The issue in this case as it is presented in this court is whether or not there was an accident March 5, 1956, which caused appellant injury within the provisions of the Workmen's Compensation Act. A compensable injury within the provisions of the act is one caused by an accident arising out of and in the course of the employment. Seger v. Keating Implement Co., 157 Neb. 560, 60 N.W.2d 598. An accident within the meaning of the act is an unexpected and unforeseen event happening suddenly and violently, producing at the time objective *36 symptoms of injury. Section 48-151, R.R.S.1943; Ruderman v. Forman Bros., 157 Neb. 605, 60 N.W.2d 658. Symptoms of pain and anguish such as weakness or expressions of pain clearly involuntary or any other symptoms indicating a deleterious change in bodily condition may constitute objective symptoms within the requirements of the Workmen's Compensation Act. Knudsen v. McNeely, 159 Neb. 227, 66 N.W.2d 412. An employee claiming the benefit of the act must, to succeed, show by the greater weight of the evidence that an accident occurred. Ruderman v. Forman Bros., supra. An appeal to this court in a workmen's compensation case is considered and determined de novo upon the record. Myszkowski v. Wilson & Co., Inc., 155 Neb. 714, 53 N.W.2d 203; Fidelity & Casualty Co. v. Kennard, 162 Neb. 220, 75 N.W.2d 553.
Appellee insists that the proof fails to show an accident within the meaning of the Workmen's Compensation Act. That there was an unexpected or unforeseen event happening suddenly and violently may not be successfully challenged. The evidence that there was is substantial. There is convincing proof of objective symptoms of injury.

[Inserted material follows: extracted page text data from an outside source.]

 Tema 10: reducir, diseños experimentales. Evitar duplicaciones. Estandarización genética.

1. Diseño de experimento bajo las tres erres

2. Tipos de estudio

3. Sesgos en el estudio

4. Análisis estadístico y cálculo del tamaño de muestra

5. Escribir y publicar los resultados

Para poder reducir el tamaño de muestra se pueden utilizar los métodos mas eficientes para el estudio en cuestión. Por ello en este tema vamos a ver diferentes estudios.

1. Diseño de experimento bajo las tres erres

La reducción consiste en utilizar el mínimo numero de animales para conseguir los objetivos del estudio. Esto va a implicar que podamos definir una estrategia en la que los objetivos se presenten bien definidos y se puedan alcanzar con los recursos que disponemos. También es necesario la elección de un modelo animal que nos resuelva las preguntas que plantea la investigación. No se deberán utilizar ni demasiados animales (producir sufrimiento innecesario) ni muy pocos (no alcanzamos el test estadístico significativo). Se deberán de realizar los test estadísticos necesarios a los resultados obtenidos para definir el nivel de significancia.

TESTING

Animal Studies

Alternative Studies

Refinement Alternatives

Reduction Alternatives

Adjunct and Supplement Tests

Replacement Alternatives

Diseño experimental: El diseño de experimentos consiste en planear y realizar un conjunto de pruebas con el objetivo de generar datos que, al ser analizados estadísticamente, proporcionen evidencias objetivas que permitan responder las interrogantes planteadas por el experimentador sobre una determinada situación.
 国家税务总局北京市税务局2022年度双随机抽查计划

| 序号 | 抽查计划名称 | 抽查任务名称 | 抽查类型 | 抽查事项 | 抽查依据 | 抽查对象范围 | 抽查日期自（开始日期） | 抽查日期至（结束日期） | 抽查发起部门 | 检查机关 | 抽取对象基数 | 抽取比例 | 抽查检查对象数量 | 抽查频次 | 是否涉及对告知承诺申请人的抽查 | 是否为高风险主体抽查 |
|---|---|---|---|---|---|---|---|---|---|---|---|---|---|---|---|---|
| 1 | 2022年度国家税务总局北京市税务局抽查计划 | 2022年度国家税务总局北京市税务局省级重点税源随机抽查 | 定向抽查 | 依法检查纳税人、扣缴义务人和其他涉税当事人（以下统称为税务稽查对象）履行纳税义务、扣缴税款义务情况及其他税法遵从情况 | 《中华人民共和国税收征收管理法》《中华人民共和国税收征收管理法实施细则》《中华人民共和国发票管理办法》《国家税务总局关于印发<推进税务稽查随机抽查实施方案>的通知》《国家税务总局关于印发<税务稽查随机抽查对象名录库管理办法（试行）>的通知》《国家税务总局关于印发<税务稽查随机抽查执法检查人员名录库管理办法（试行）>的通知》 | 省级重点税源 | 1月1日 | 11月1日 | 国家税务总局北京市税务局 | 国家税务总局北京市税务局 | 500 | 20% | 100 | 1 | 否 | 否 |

An injury suffered by appellant March 5, 1956, arose, as he claims, out of and in the course of his employment.
Appellant incurred reasonable and necessary expenses in connection with securing medical relief for his physical condition arising out of the accident as follows: Lexington Community Hospital, Lexington, Nebraska, $44.15; Mayo Clinic, Rochester, Minnesota, $125; correction belt, $20; Dr. Olsson, Lexington, Nebraska, $78; Dr. Patton, Arapahoe, Nebraska, $15; expense of trip from Lexington, Nebraska, to Mayo Clinic, Rochester, Minnesota, and return, $100; expense of 5 trips from Lexington, Nebraska, to Arapahoe, Nebraska, and return, $28.

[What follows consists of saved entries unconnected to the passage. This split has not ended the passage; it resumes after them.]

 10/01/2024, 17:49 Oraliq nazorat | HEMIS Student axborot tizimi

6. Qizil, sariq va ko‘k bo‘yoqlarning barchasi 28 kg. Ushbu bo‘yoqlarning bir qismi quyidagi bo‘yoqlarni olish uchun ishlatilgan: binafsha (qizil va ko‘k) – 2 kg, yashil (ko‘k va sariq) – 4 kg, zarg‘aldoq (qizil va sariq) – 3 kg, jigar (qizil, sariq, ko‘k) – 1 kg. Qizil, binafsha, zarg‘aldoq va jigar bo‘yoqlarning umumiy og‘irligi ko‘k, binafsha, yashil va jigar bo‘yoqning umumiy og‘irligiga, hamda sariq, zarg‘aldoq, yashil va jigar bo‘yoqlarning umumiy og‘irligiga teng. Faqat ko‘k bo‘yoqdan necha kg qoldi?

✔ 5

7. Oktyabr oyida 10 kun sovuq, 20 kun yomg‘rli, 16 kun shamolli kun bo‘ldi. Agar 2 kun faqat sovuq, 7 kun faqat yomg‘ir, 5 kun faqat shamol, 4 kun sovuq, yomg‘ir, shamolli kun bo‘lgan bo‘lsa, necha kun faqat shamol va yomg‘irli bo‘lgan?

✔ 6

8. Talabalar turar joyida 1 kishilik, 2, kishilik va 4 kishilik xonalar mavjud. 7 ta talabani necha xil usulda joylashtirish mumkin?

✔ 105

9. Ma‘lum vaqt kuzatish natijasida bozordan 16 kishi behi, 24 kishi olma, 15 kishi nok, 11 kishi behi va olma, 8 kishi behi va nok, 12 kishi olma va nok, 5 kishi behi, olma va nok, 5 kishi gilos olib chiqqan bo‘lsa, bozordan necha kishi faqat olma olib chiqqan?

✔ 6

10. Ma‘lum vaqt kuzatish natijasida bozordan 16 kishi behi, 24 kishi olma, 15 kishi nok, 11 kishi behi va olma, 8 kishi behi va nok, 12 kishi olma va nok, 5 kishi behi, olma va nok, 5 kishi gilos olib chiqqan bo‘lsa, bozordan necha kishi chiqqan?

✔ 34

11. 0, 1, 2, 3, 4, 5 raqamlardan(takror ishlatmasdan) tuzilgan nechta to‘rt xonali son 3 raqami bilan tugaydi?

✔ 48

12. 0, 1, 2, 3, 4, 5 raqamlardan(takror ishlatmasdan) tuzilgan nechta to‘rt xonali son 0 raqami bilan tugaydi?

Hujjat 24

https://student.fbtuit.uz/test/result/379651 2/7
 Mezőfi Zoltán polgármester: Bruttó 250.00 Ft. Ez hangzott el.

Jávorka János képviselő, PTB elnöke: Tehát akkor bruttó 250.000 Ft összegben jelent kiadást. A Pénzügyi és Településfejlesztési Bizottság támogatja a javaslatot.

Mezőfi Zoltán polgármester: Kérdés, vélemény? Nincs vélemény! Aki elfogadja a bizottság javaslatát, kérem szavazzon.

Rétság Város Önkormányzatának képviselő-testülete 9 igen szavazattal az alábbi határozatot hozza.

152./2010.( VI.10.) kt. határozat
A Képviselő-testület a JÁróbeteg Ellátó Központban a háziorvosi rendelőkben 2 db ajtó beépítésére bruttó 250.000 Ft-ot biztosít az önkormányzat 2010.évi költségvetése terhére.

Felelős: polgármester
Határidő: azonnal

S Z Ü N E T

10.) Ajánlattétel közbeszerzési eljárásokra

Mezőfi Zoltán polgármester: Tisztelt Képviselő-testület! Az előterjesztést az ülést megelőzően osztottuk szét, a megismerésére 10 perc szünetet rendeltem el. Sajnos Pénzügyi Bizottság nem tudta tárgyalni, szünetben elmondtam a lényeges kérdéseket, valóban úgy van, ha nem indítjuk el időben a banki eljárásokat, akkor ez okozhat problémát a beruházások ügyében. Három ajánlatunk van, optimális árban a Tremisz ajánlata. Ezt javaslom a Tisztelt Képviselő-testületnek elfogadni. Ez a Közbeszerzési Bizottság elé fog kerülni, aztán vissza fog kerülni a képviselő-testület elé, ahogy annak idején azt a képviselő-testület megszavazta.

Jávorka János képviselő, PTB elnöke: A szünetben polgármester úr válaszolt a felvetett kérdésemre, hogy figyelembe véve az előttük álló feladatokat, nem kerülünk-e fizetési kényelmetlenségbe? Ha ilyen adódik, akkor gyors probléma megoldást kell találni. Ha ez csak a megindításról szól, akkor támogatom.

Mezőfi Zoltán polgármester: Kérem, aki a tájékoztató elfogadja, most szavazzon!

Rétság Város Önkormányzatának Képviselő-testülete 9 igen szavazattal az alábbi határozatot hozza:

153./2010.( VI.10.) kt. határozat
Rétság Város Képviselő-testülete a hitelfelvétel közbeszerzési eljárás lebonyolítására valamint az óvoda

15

Appellant is entitled to recover from appellee temporary total disability for 93/7 weeks at $30 per week and for permanent partial disability for 2904/7 weeks at $7.66 per week. Section 48-121, R.S.Supp. 1955; Peek v. Ayres Auto Supply, 155 Neb. 233, 51 N.W.2d 387. Appellant is also entitled to recover from appellee the items of expense incurred by him as set out above. Section 48-120, R.R.S.1943; Newberry v. Youngs, 163 Neb. 397, 80 N.W.2d 165.
The judgment should be and is reversed and the cause is remanded to the district court for Dawson County with directions to render and enter a judgment for appellant and against appellee in accordance with this opinion.
Reversed and remanded with directions.